We sat and talked, explaining my situation and asking what the itinerary was. I had no brochures or anything to tell me what was going on, and being the planner type, I was on edge. But the truth is I really didn’t need to be.
So what eventually happened?
I didn’t. Like I really didn’t. The list of worries was endless. I was afraid I wouldn’t get through customs because I didn’t have a legitimate address and just stuck the name of a random hotel down.
I wasn’t sure if I exchanged enough Euros into Dirham, I had many to spare. I was afraid my host wouldn’t pick me up at 7am to bring me to the tour group, he showed up. I was afraid it was a scam, it was legit.
I didn’t know if I could make friends with the tour group, they approached me. I wasn’t sure where I would stay once I got back, one of the guys invited me into his home. He paid for my meals and even drove me to the airport!
The plain and simple truth is this: what took place was more glorious than I could have imagined and better than I had originally planned for myself. Instead of panicking and calling it quits, when taunted, I went ahead and hit adventure in the face. I let dreams come to life.

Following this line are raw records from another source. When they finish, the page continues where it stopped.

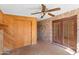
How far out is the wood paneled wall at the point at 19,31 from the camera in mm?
1698

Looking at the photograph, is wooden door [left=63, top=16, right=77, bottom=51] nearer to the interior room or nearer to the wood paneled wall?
the interior room

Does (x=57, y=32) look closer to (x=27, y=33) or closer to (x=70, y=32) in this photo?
(x=70, y=32)

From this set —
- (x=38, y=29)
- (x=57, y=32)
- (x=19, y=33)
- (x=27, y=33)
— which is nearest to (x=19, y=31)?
(x=19, y=33)

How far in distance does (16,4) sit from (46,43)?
2.64 feet

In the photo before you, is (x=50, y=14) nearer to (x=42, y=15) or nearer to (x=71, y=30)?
(x=42, y=15)

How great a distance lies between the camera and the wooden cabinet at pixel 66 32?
1646 mm

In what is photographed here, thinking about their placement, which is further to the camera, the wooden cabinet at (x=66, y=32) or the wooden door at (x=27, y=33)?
the wooden door at (x=27, y=33)

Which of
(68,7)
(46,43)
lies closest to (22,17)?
(46,43)

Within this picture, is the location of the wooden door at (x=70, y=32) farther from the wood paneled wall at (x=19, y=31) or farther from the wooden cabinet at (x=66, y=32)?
the wood paneled wall at (x=19, y=31)

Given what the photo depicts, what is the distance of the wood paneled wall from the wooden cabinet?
1.16 feet

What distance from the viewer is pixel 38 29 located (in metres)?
1.81

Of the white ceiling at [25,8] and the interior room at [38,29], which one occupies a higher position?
the white ceiling at [25,8]

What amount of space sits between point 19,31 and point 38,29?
1.03ft

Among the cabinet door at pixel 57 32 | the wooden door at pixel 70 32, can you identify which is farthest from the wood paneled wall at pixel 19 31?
the wooden door at pixel 70 32
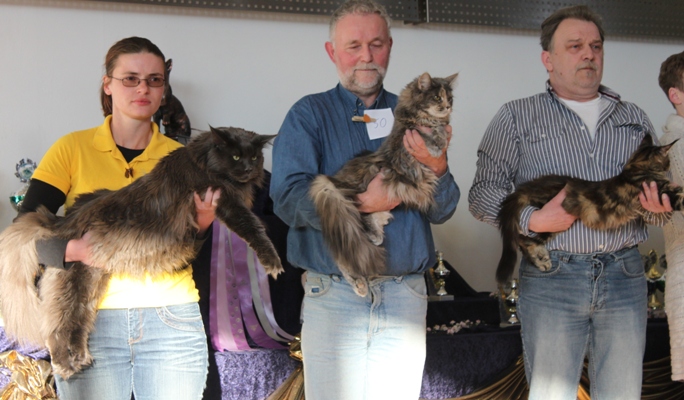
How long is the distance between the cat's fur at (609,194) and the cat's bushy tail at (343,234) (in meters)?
0.66

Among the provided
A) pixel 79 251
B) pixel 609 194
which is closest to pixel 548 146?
pixel 609 194

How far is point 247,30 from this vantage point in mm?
3508

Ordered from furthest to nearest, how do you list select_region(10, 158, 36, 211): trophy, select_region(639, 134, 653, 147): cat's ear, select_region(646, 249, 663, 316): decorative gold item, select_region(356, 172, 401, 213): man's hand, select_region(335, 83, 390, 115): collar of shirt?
1. select_region(646, 249, 663, 316): decorative gold item
2. select_region(10, 158, 36, 211): trophy
3. select_region(639, 134, 653, 147): cat's ear
4. select_region(335, 83, 390, 115): collar of shirt
5. select_region(356, 172, 401, 213): man's hand

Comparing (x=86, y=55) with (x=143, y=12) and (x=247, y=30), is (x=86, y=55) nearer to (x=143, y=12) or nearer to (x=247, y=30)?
(x=143, y=12)

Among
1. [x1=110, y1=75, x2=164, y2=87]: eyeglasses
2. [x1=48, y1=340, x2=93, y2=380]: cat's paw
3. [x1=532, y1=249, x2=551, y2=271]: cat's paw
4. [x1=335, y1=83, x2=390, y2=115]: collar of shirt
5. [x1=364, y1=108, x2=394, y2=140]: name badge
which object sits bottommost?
[x1=48, y1=340, x2=93, y2=380]: cat's paw

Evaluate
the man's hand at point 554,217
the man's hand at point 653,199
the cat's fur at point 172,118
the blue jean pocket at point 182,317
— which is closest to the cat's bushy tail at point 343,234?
the blue jean pocket at point 182,317

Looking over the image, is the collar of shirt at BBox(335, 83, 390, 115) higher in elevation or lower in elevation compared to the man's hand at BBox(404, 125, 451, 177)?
higher

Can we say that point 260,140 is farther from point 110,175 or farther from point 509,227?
point 509,227

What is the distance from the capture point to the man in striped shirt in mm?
2094

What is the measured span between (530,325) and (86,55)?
245cm

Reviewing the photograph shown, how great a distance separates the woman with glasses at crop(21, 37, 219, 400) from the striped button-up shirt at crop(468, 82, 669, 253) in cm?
98

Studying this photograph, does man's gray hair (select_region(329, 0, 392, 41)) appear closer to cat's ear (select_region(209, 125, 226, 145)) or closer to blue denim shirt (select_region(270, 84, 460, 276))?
blue denim shirt (select_region(270, 84, 460, 276))

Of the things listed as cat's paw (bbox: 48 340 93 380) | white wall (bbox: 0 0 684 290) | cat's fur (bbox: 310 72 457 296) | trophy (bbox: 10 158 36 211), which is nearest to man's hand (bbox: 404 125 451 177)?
cat's fur (bbox: 310 72 457 296)

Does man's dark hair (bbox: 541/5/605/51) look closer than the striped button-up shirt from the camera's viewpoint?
No
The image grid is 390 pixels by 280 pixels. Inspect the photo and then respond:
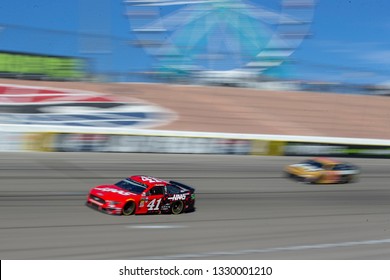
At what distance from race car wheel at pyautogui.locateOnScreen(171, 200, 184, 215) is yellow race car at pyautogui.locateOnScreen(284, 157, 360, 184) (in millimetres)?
7475

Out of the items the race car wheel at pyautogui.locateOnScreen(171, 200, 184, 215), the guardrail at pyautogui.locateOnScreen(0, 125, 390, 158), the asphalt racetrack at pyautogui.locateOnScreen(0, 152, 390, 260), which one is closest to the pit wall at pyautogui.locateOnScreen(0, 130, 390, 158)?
the guardrail at pyautogui.locateOnScreen(0, 125, 390, 158)

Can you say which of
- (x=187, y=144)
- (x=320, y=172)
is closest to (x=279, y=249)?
(x=320, y=172)

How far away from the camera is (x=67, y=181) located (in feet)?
55.4

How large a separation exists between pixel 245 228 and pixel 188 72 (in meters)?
27.0

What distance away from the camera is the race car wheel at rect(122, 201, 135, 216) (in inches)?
485

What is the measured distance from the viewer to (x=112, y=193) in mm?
12422

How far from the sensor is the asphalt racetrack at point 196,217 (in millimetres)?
10164

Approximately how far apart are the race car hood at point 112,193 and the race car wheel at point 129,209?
0.58 feet

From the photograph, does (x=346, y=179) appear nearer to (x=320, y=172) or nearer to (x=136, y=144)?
(x=320, y=172)

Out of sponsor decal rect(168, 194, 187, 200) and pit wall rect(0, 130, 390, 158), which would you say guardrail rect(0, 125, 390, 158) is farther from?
sponsor decal rect(168, 194, 187, 200)

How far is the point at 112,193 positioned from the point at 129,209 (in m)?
0.50

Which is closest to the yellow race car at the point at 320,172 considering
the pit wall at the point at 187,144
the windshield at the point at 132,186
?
the pit wall at the point at 187,144

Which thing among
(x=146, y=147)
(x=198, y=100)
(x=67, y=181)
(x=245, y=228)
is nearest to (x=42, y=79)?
(x=198, y=100)
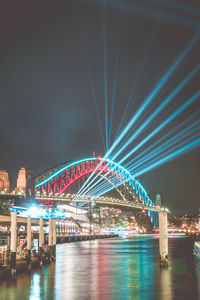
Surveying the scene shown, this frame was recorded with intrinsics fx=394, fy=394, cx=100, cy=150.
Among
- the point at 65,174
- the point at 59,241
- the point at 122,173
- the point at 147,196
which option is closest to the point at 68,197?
the point at 65,174

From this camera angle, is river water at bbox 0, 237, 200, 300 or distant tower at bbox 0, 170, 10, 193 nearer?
river water at bbox 0, 237, 200, 300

- Cactus fruit. A nice sweet fruit sold everywhere in Morocco. The annoying part is it’s nothing but seeds with flesh on the exterior. It’s Swallowed not eaten.
- Hanging with Berbers. In addition to learning how to tie a turban, I got to play drums, drink tea, and talk with the Berbers. We were brought to this one village that doubles as a studio!Ait Ben Haddou is where they filmed scenes from Kingdom of Heaven, Gladiator, Prince of Persia etc. Check the Wikipedia link.
- Sandbathing. The two Moroccan guys that invited me for breakfast had this idea and were saying how people come to the Sahara JUST for this. I resisted for a long while. I didn’t bring any changes of clothes, I was already dirty as it was, and it was HOT! I’m in the Sahara, why in the world do you want to get buried in the sand on top of that?In a spur of the moment I went for it. It was great. It’s good for your health, and in the words of a girl from the tour “makes you feel reborn.”
- Under the stars and sunrise. It’s been 7 years since I last saw the stars so clearly. Being from New York, this is definitely something NOT to miss. Truly magnificent laying on a mattress and just looking up (so that my neck wasn’t strained.)We also woke up at 5 in the morning in order to ride back with the camels and watch the sunrise over the Sahara. Couldn’t have planned it better myself.
- Climbed atop a Sand Dune. It is NOT an easy feat. It’s literally at least 200 meters/600 feet up. Climbing straight up is not overly possible. The best option is to go off one of the sides and then just keep walking up.The only problem is that when you walk up the side, you can’t see where it ends. Each time you get to the top, there’s just a bit more of a curve. It really doesn’t help that I am out of shape person.
- Camels in the Sahara. I went to my first desert, the Sahara. And of course, I rode Camels. It was AMAZING. In my opinion, it was definitely the icing on the cake.
Are you gonna hit adventure in the face, or let it hit you?
If someone told me how my trip to Morocco was going to work out in terms of organization, I would have totally ran the other direction. I should have had many a heart attack, but now that I write my own thoughts and ideas, they follow me, especially when not trusting your feelings.
It’s interesting how whenever I write about things, as I live out my life, they only become more and more relevant. You may be saying to yourself, “Listen Fiel, there’s no way in hell I would stay with people I don’t know, and especially not in a country where I don’t speak the language!”
I’m not asking you to. Do something new. Go to a place you’ve been meaning to go to for years. Explore a big city near you, eat at a new restaurant, talk to someone you see everyday!
Don’t give adventure the right to hit you in the face. Anything can be an adventure, no matter how small.